La télévision publique algérienne a rapporté l’arrestation selon une vidéo confectionnée par vos services de communication militaire, à Tizi Ouzou, de six personnes, dont quatre ressortissants marocains, accusées d’avoir participé à une opération visant à perturber les élections législatives du 2 juillet. Selon le récit officiel de cette vidéo, l’affaire impliquerait des influences étrangères, notamment Israël et le Maroc, ainsi qu’un lien avec le Mouvement pour l’autodétermination ou l’indépendance de la Kabylie (MAK), dirigé par Ferhat Mehenni.

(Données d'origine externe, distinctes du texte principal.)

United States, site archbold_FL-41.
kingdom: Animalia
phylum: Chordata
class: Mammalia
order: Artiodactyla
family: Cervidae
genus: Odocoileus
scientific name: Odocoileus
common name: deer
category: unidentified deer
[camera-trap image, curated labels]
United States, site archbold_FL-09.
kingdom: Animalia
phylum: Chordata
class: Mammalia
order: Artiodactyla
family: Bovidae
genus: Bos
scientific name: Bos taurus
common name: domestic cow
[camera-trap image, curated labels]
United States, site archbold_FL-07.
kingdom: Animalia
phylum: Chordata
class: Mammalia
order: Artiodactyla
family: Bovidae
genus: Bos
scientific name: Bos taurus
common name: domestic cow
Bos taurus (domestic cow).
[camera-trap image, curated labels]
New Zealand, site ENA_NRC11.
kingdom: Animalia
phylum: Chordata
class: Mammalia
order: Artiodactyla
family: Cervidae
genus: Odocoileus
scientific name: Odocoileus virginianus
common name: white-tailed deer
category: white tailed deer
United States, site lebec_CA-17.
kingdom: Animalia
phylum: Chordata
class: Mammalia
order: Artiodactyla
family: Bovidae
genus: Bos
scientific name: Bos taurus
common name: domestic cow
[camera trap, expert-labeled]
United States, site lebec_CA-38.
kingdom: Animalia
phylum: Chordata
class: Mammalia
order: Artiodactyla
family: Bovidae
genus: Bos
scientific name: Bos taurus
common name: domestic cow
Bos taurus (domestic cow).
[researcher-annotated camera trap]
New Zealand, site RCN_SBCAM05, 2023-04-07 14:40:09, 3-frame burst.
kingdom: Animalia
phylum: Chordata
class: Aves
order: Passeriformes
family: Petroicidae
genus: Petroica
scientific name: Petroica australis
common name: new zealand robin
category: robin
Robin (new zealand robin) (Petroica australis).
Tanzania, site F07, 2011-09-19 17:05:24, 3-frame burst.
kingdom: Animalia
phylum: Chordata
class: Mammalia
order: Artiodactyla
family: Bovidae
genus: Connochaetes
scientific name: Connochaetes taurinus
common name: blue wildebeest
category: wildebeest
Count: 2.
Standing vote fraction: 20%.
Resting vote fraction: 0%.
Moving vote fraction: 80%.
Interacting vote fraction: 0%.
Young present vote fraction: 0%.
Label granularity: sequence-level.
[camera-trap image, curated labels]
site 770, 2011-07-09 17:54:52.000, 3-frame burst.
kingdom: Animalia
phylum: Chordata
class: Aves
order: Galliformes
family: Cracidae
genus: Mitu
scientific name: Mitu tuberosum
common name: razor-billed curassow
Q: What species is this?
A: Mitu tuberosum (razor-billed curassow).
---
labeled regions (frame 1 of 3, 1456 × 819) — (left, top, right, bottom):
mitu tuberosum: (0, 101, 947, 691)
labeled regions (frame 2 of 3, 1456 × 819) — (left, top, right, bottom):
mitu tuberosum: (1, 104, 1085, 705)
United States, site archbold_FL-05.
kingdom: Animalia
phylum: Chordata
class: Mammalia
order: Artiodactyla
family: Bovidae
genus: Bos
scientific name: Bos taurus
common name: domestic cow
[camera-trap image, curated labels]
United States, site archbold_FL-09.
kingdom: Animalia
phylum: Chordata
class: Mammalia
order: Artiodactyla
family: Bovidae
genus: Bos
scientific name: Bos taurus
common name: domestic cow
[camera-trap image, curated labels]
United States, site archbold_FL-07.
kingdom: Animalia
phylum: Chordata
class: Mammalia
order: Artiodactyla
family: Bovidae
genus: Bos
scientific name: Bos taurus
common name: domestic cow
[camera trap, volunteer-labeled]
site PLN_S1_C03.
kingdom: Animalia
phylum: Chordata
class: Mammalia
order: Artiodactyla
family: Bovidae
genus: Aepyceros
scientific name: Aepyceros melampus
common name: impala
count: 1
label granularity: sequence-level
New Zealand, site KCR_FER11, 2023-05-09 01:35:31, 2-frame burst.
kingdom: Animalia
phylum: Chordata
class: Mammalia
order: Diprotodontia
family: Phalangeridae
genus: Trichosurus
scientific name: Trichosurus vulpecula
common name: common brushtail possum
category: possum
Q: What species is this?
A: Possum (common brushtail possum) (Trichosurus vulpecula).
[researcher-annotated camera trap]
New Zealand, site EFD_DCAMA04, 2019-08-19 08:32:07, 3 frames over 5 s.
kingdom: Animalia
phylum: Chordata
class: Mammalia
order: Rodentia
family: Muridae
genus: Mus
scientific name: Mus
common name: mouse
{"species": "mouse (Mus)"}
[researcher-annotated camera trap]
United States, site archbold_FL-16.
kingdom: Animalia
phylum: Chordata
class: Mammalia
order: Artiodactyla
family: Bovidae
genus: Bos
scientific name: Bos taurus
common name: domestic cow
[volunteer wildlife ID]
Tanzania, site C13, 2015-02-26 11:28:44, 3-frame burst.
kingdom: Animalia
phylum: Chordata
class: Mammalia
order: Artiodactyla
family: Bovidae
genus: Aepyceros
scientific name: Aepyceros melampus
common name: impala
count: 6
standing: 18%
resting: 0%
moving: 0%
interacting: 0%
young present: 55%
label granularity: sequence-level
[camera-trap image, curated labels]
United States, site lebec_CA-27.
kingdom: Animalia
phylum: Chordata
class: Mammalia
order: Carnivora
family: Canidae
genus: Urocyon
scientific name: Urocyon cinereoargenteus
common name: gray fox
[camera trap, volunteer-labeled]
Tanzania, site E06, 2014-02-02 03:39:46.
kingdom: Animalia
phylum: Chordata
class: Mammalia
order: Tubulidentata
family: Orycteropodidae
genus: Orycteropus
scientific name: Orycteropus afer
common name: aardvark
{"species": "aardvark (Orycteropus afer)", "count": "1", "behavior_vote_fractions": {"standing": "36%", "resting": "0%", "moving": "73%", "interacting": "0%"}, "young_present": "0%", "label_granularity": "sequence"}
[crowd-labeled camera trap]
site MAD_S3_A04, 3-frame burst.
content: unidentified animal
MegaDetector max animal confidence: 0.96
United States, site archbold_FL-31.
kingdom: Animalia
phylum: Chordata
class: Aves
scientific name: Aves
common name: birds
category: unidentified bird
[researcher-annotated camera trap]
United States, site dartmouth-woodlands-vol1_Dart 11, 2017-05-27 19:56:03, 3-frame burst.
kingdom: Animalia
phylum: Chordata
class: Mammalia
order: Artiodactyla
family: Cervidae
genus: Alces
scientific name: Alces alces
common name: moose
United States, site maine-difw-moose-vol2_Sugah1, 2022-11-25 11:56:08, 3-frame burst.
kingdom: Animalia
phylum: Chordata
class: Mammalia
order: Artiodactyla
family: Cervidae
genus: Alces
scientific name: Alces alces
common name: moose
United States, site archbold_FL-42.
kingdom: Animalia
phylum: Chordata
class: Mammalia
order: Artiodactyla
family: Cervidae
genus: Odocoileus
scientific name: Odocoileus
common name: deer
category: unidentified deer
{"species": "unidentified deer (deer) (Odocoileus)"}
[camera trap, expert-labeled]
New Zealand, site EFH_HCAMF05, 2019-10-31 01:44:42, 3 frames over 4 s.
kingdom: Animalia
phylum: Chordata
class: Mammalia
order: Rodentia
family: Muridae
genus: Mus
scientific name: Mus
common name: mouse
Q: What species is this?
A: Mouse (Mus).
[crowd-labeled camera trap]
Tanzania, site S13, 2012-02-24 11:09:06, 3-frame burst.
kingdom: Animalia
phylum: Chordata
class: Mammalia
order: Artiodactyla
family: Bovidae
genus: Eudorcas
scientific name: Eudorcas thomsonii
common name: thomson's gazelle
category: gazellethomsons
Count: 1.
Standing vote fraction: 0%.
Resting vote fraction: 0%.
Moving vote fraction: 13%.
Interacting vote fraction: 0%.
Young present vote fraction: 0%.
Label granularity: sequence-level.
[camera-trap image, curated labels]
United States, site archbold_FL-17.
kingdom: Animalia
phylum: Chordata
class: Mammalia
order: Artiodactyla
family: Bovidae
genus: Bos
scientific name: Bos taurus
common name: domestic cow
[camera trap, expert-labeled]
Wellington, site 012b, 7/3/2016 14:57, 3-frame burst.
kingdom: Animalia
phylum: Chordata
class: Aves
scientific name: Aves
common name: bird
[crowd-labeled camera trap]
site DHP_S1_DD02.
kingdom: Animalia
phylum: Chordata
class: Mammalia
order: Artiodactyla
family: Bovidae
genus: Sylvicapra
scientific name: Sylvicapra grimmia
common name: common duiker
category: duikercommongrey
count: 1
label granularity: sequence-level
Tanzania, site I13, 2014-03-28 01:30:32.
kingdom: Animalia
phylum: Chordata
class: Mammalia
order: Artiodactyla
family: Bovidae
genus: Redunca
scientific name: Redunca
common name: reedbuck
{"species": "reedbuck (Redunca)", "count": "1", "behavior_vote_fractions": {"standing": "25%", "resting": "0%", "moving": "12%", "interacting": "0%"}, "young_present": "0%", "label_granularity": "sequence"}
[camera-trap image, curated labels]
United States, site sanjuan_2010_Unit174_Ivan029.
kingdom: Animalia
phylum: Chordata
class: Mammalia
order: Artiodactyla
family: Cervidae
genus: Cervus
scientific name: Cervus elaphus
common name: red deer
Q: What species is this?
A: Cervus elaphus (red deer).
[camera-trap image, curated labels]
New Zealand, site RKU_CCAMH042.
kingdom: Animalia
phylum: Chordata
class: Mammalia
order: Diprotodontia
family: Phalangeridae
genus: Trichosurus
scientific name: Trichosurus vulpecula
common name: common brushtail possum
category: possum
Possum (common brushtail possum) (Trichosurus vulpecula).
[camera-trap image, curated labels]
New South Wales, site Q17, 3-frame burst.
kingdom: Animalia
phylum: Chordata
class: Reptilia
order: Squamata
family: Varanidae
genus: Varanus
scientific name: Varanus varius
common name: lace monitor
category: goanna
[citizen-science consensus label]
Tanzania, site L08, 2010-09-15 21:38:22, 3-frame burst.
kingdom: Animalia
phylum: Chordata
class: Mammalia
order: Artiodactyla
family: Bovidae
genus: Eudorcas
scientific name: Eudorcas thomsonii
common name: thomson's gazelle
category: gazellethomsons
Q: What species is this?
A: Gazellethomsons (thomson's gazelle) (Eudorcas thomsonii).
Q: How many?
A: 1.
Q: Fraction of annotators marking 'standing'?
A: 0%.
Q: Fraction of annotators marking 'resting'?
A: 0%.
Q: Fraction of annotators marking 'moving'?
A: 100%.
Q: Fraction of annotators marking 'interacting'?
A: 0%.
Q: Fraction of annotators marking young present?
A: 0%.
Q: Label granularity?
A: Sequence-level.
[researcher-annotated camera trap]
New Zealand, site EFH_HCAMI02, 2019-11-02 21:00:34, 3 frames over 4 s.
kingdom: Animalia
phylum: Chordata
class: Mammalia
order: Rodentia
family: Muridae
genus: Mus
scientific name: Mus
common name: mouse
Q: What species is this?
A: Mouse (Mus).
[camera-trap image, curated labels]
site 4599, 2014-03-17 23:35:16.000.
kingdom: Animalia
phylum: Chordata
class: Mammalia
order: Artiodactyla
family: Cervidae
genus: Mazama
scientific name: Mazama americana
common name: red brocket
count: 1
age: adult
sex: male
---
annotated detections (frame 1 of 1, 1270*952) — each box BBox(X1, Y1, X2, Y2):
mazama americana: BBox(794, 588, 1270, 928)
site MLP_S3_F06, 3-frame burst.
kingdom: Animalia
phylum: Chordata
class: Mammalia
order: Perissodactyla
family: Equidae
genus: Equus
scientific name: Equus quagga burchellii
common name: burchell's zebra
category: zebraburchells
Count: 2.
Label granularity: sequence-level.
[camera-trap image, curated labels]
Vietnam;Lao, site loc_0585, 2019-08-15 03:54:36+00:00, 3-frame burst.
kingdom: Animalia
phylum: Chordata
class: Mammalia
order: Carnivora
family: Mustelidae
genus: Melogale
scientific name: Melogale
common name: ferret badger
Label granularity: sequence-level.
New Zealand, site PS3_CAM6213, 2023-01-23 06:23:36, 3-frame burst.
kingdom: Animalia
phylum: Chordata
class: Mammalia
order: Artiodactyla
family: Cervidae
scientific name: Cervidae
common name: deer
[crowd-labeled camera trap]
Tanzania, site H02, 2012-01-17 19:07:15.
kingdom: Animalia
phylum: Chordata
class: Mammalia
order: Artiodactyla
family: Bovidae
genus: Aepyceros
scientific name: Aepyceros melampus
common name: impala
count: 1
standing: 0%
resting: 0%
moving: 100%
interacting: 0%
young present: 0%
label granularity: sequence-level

Cette version soulève toutefois plusieurs interrogations. Le MAK et l’URK avaient publiquement appelé au boycott du scrutin, sans recourir à une opération clandestine. Dès lors, l’intervention supposée de ressortissants étrangers pour expliquer une faible mobilisation en Kabylie apparaît difficile à concilier avec une consigne de boycott déjà largement revendiquée.
Si quatre étrangers ont réellement pu organiser une opération capable de « déstabiliser » un scrutin dans une région aussi surveillée que la Kabylie, cela interroge l’efficacité des services chargés de prévenir de telles actions.
La diffusion à la télévision publique d’images et de témoignages présentés comme des preuves d’un vaste complot a par ailleurs suscité les moqueries des internautes concernant les personnes régulièrement présentées dans des affaires de complots supposés et de confessions télévisées.
Au-delà de cette controverse, l’affaire renvoie à une question politique plus profonde : celle de l’identité, du statut et de l’avenir de la Kabylie. Le MAK défend ouvertement un projet indépendantiste et entend porter cette revendication sur la scène internationale, notamment à l’ONU.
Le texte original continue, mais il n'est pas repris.